That's why when people say things like "we can't hope to compete with the big corporations with all their money and all their advertising and all their unlimited resources", I usually try to squash that thought as best I can. People don't seem to understand how much damage they're doing to themselves when they start thinking that way. Those who take the attitude of "How can I alter my business model to remain competitive in spite of stiff competition" will be the ones who last. The others will disappear, unfortunately.

I will have my persistance, never fear, on my own small scale, until it is no longer rewarding in some way to do so, should that day come. But I'm not blind to this sea change, and can foresee a day when it would might be rather silly to continue, and I would look for an alternate world, which would offer something more like what SL used to be.

I don't believe individuals can compete, in general, with huge corporations with deep pockets. As I said, not everyone would quit trying, and I certainly have no intentions of quitting, OR of "losing."

On the other hand, just as I would not purposely join a world dominated by big corporations in order to make and sell my widgets, by the same token, if it became that, I simply might not be interested in continuing in it.

Spatial question rows

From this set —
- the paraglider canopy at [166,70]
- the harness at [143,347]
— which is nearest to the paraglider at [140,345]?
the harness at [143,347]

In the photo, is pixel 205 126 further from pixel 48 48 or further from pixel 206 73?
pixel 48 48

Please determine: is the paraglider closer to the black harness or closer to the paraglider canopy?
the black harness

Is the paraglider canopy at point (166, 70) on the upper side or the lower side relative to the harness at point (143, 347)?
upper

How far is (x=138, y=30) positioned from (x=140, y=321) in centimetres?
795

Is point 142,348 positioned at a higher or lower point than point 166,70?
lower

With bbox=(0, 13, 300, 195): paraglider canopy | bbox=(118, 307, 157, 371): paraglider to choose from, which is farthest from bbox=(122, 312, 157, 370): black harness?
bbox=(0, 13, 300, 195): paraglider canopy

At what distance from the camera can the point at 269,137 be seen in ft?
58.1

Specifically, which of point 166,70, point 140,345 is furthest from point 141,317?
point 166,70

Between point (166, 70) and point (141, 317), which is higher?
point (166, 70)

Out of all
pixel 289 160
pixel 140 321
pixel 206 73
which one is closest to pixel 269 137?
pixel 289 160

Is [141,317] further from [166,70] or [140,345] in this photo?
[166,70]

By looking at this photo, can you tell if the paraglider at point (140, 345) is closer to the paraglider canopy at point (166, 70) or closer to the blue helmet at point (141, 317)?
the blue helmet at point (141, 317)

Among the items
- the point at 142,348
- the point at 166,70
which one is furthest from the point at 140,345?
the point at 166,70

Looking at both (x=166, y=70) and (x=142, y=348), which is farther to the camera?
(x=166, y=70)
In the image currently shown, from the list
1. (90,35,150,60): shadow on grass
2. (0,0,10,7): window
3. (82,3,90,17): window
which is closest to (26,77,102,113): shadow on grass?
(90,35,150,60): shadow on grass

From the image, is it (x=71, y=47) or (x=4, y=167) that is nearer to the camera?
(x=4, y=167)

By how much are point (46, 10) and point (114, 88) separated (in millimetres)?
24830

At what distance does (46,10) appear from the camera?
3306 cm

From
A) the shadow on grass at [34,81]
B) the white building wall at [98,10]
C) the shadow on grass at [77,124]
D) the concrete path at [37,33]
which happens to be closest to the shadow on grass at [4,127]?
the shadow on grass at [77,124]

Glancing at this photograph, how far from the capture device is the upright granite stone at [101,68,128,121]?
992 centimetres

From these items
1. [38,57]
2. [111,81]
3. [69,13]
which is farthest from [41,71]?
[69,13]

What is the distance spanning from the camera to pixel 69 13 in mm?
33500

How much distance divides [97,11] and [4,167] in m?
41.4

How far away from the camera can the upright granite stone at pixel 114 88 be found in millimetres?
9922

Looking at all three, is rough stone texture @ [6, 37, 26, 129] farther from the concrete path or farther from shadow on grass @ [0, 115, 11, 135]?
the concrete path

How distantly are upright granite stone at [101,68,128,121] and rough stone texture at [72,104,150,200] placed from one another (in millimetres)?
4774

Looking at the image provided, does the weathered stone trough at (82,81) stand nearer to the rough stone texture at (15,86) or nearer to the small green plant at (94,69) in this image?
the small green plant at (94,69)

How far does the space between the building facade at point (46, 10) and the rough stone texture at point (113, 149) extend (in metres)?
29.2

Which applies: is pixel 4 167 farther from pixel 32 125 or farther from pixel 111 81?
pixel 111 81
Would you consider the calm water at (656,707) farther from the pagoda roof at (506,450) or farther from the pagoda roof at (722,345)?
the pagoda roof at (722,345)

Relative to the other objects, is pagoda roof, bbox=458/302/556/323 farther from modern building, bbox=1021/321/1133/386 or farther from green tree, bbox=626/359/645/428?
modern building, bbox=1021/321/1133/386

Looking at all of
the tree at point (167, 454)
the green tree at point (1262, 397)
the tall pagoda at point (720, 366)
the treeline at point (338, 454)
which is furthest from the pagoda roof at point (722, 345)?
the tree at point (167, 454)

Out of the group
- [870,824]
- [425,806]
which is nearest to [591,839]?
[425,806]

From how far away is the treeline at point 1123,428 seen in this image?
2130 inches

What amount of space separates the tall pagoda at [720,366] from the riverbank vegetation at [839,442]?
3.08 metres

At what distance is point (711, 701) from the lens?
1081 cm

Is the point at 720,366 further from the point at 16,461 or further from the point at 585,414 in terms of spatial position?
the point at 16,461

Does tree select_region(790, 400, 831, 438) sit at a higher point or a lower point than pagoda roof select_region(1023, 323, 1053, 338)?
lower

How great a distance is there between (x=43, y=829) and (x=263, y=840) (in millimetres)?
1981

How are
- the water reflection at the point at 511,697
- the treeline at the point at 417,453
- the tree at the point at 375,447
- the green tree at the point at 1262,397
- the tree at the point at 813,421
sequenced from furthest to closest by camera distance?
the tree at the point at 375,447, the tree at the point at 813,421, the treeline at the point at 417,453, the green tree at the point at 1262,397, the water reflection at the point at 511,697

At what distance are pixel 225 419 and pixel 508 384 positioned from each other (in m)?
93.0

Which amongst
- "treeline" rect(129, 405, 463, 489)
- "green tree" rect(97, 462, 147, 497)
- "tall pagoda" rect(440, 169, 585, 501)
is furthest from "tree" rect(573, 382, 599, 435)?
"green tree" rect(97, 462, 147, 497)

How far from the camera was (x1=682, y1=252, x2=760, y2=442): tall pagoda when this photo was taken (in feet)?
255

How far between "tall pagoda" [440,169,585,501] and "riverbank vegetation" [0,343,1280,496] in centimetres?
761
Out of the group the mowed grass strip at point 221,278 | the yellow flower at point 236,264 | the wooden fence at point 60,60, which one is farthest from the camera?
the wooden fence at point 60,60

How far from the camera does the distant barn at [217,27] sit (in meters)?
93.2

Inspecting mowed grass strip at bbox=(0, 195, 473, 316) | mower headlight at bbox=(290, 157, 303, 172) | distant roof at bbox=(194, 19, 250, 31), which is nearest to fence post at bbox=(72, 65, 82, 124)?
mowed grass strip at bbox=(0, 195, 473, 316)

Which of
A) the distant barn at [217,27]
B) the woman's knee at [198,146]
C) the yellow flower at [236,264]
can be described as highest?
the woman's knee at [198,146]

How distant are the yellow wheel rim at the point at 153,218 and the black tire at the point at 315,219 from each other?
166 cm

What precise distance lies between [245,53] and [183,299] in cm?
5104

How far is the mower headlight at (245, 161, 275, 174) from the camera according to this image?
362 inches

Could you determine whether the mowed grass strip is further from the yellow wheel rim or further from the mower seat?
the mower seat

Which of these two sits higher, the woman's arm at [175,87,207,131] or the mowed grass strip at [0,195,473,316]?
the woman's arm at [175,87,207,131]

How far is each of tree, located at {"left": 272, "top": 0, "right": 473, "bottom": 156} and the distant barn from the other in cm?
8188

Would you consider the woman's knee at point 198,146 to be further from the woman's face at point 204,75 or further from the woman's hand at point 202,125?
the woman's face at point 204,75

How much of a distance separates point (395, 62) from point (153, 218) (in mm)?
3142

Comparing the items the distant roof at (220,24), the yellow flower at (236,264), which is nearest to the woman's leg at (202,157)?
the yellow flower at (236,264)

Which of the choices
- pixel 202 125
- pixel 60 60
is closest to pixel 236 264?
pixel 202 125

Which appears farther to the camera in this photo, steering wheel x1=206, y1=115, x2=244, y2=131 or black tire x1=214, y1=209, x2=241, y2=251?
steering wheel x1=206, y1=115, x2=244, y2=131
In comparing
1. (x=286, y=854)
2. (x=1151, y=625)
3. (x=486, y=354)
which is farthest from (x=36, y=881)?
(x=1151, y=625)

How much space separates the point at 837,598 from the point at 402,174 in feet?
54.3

- _Requirement A_:
Output the part of the post on competing with big corporations between "I don't believe" and "continuing in it.", inclusive, word for word.
- _Requirement B_:
Pick up the post on competing with big corporations after its last sentence and keep writing it.
The rows stand apart from the post and are separate material.

- _Result A_:
I don't believe individuals can compete, in general, with huge corporations with deep pockets. As I said, not everyone would quit trying, and I certainly have no intentions of quitting, OR of "losing."

On the other hand, just as I would not purposely join a world dominated by big corporations in order to make and sell my widgets, by the same token, if it became that, I simply might not be interested in continuing in it.

- _Result B_:
What remains to be seen is how attractive such a hypothetically corporate-dominated SL would be to everyone else, including the revolving-door tourists. Sometimes I think LL tries to be all things to all people, and thus spreads themselves too thin. It seems like quite the gamble to me for them to treat advertising corporations exactly the same as in-world residents, and think that will fly for long.

I guess I think one group will ultimately win. I'm hoping its us, not the corporations.

From: someone
No, I don't have to admit that at all. I've never once gotten the sense that LL has ever been in any way disingenuous, or that they ever tried to pretend they were something other than exactly what they are.

Tell me, what was the "one thing" think they started as, and what was the "something else" you think they sold themselves as?

The only change I see between Philip's notion of "back then" and now is that LL no longer has to do things actively to try to force SL to be fun. It's taken on a life of its own by this point, so it no longer needs that kind of help. You and I and everyone else here make it fun all on our own. LL doesn't need to be concerned with that anymore.

They started as a sort of open-ended game for regular people, of creation and cooperation, and became this real world business thing.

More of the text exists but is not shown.